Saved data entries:
*** Begin section ***

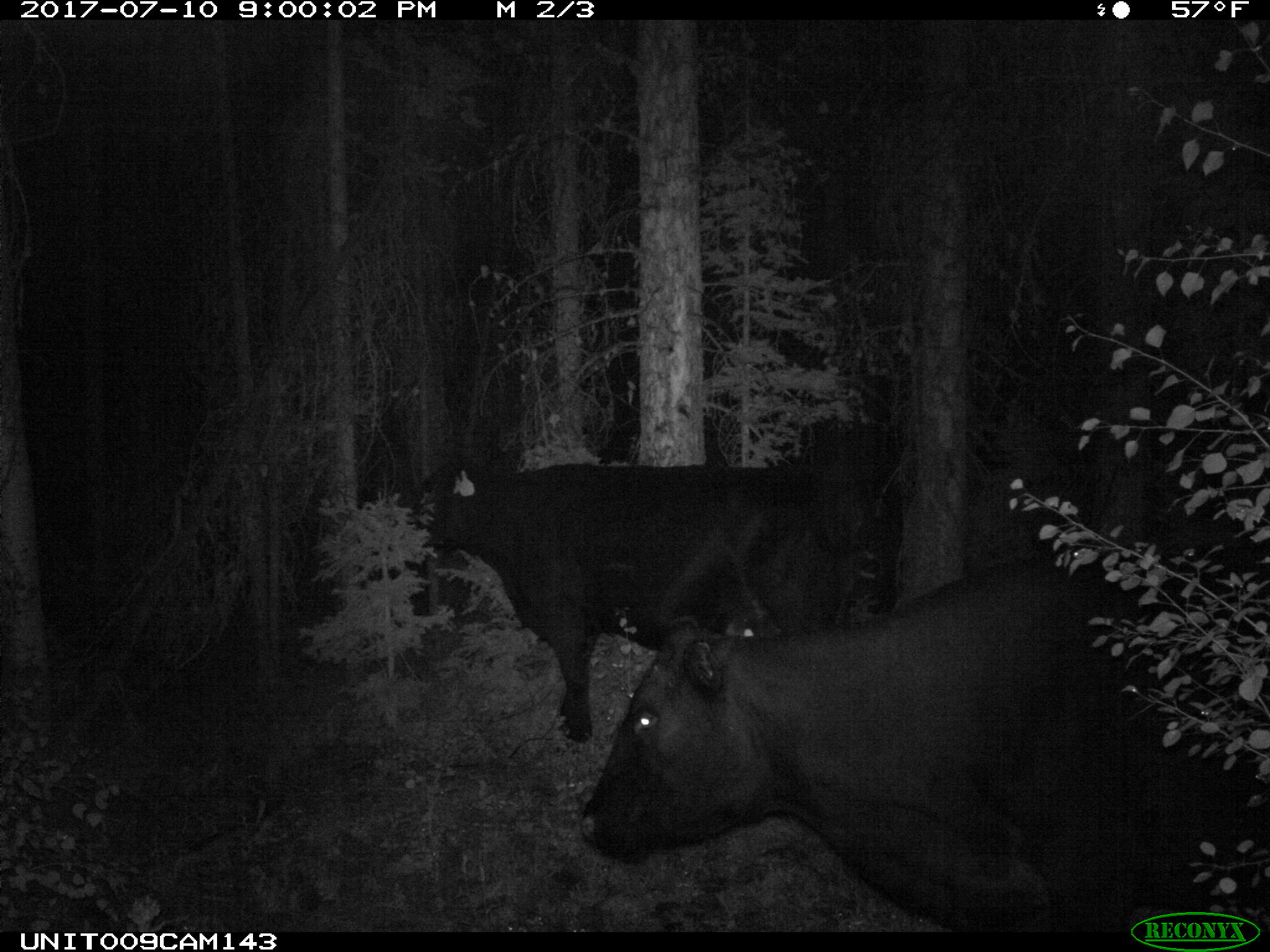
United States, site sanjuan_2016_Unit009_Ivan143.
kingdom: Animalia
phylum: Chordata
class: Mammalia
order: Artiodactyla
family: Bovidae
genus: Bos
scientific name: Bos taurus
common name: domestic cow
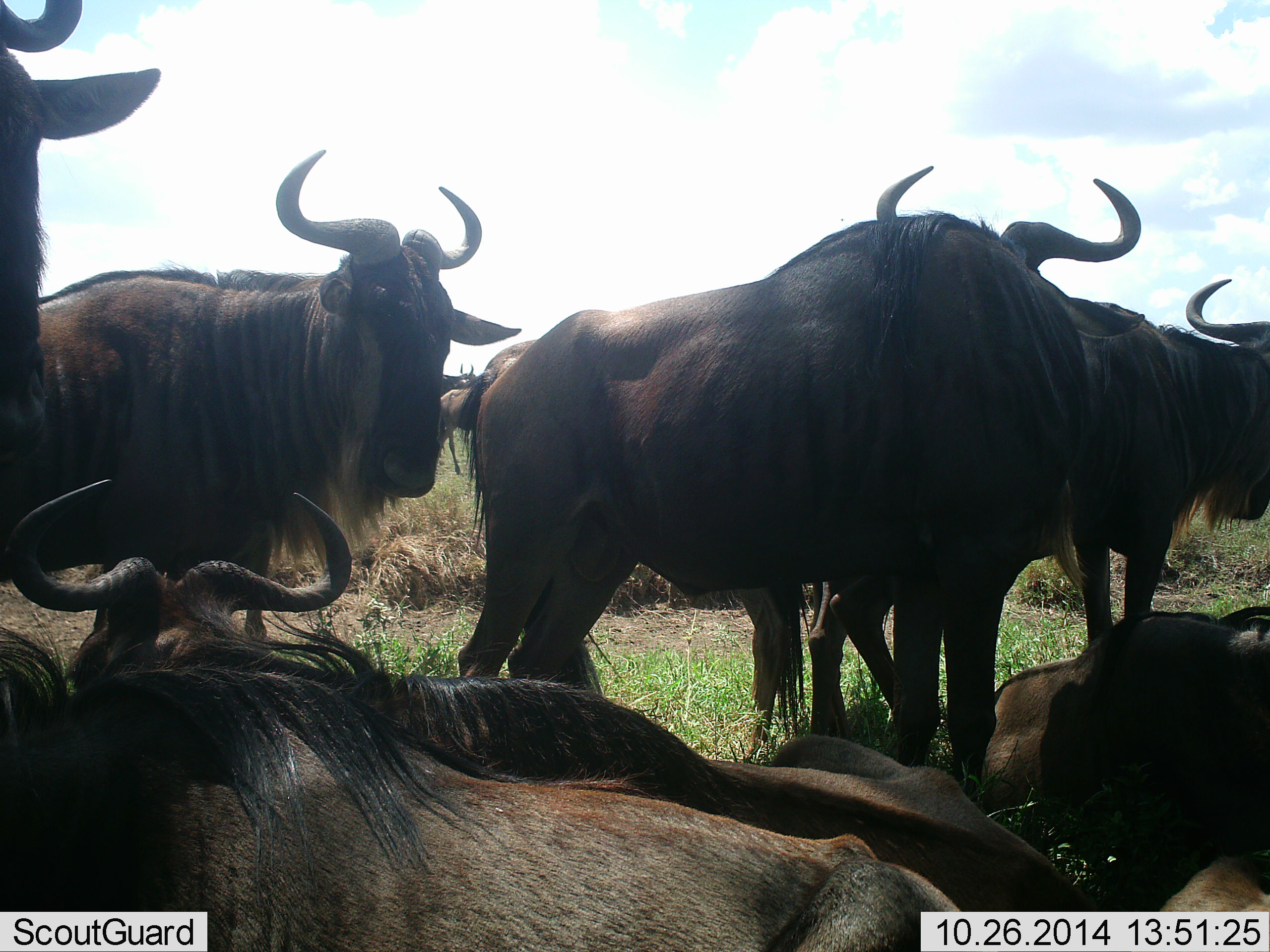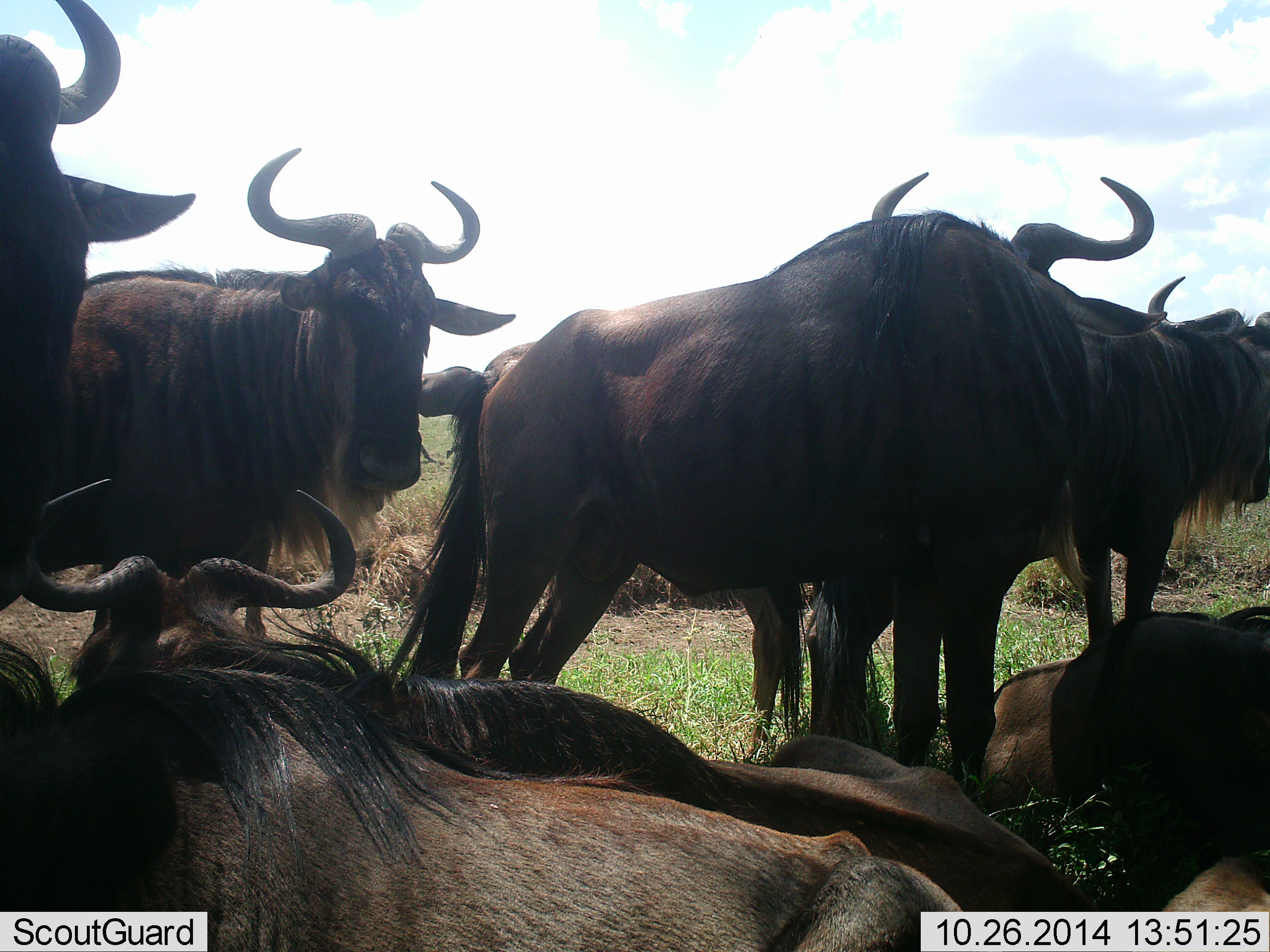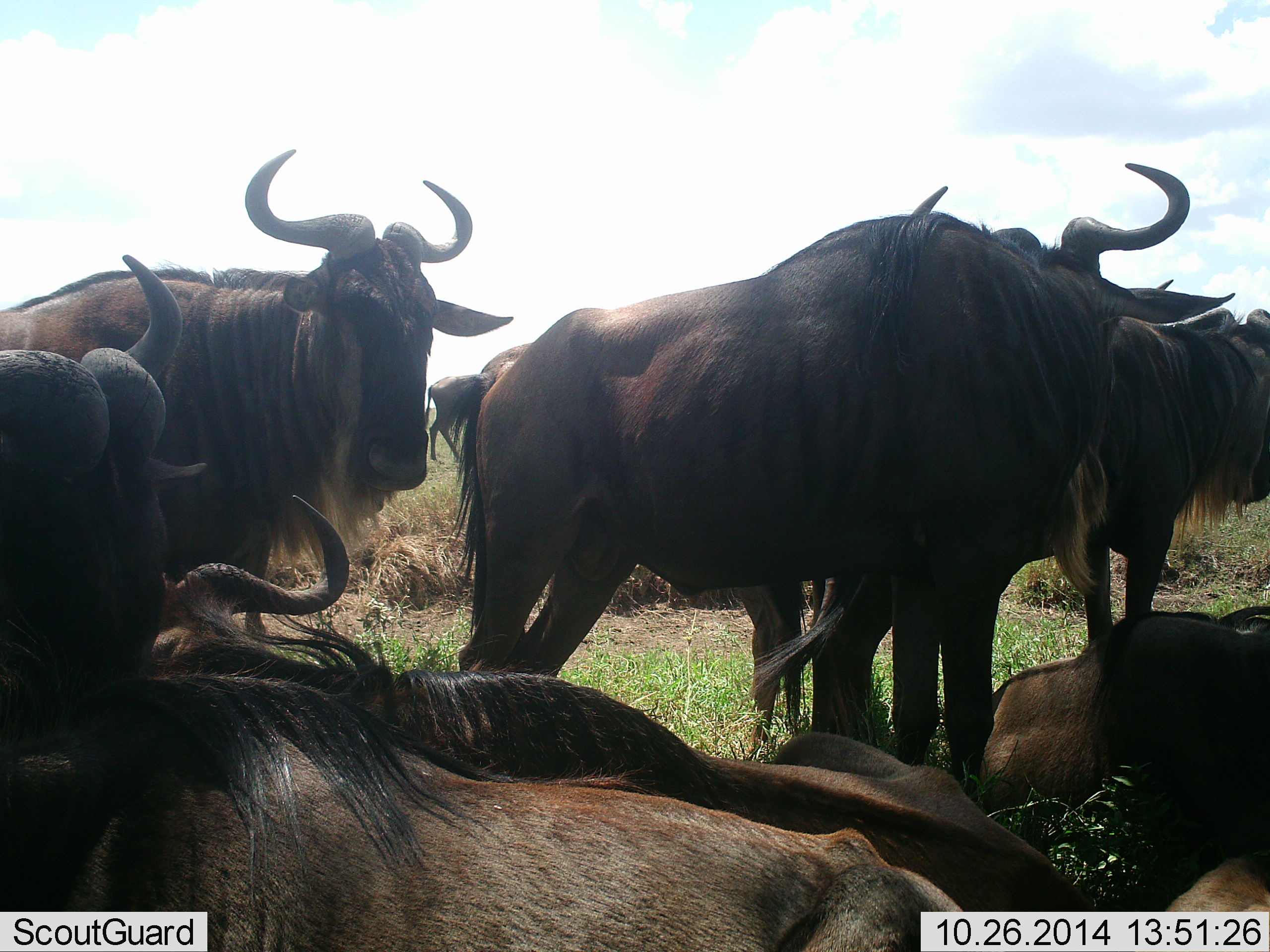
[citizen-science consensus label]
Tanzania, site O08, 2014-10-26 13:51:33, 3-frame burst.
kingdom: Animalia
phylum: Chordata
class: Mammalia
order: Artiodactyla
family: Bovidae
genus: Connochaetes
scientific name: Connochaetes taurinus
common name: blue wildebeest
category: wildebeest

*** End section ***

__Work task__. Repeat every line of the data above exactly, but drop the pictures.

__Completed exercise__.
United States, site sanjuan_2016_Unit009_Ivan143.
kingdom: Animalia
phylum: Chordata
class: Mammalia
order: Artiodactyla
family: Bovidae
genus: Bos
scientific name: Bos taurus
common name: domestic cow
[citizen-science consensus label]
Tanzania, site O08, 2014-10-26 13:51:33, 3-frame burst.
kingdom: Animalia
phylum: Chordata
class: Mammalia
order: Artiodactyla
family: Bovidae
genus: Connochaetes
scientific name: Connochaetes taurinus
common name: blue wildebeest
category: wildebeest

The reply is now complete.